Each of these versions was designed to address specific situations, for instance, GRUs outperformed LSTMs on low complexity sequences, consumed less memory and delivered faster results whereas LSTMs performed better with high complexity sequences and enabled higher accuracy.

RNNs and their variants soon became state-of-the-art for sequence translation. However, there were still several limitations related to long-term dependencies, parallelization, resource intensity and their inability to take full advantage of emerging computing paradigms devices such as TPUs and GPUs. However, a new model would soon emerge and go on to become the dominant architecture for complex NLP tasks.


By 2017, complex RNNs and variants became the standard for sequence modelling and transduction with the best models incorporating an encoder and decoder connected through an attention mechanism. That year, however, a paper from Google called Attention Is All You Need proposed a new model architecture called the Transformer based entirely on attention mechanisms.

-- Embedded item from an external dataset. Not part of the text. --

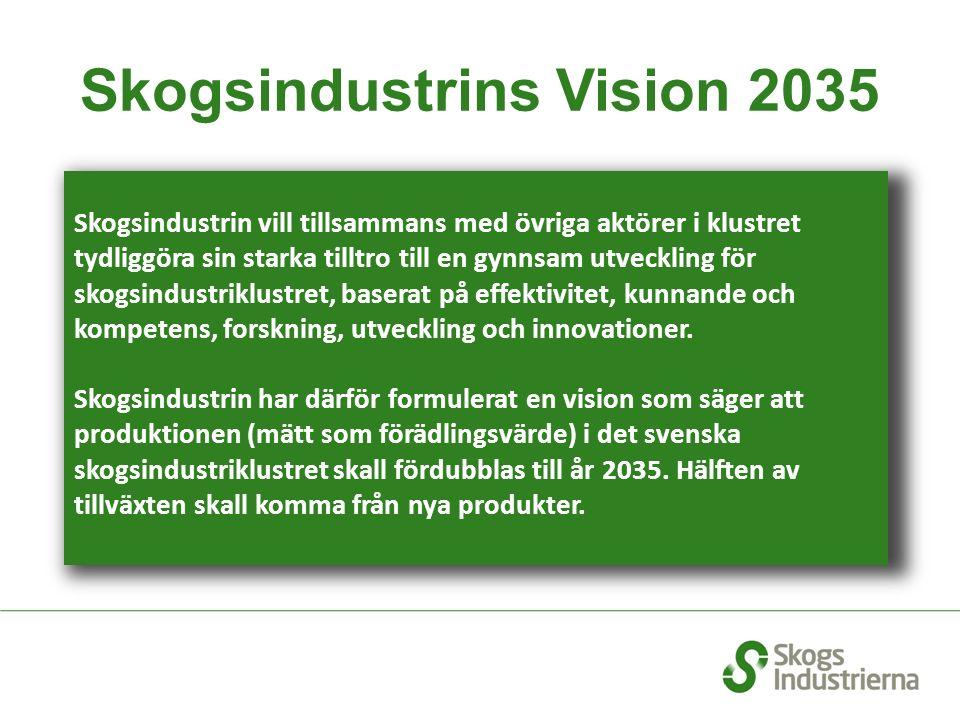 Skogsindustrins Vision 2035 Skogsindustrin vill tillsammans med övriga aktörer i klustret tydliggöra sin starka tilltro till en gynnsam utveckling för skogsindustriklustret, baserat på effektivitet, kunnande och kompetens, forskning, utveckling och innovationer.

Having dropped recurrence in favour of attention mechanisms, these models performed remarkably better at translation tasks, while enabling significantly more parallelization and requiring less time to train.

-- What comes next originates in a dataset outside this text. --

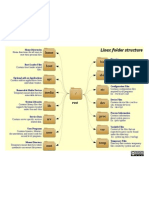 Linux Folder Structure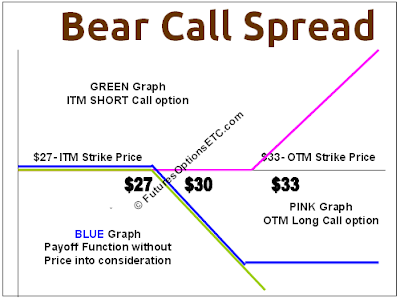 Bear Call Spread Payoff Function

What is the attention mechanism?

The concept of attention mechanism was first introduced in a 2014 paper on neural machine translation. Prior to this, RNN encoder-decoder frameworks encoded variable-length source sentences into fixed-length vectors that would then be decoded into variable-length target sentences. This approach not only restricts the network’s ability to cope with large sentences but also results in performance deterioration for long input sentences.

Rather than trying to force-fit all the information from an input sentence into a fixed-length vector, the paper proposed the implementation of a mechanism of attention in the decoder. In this approach, the information from an input sentence is encoded across a sequence of vectors, instead of a fixed-length vector, with the attention mechanism allowing the decoder to adaptively choose a subset of these vectors to decode the translation.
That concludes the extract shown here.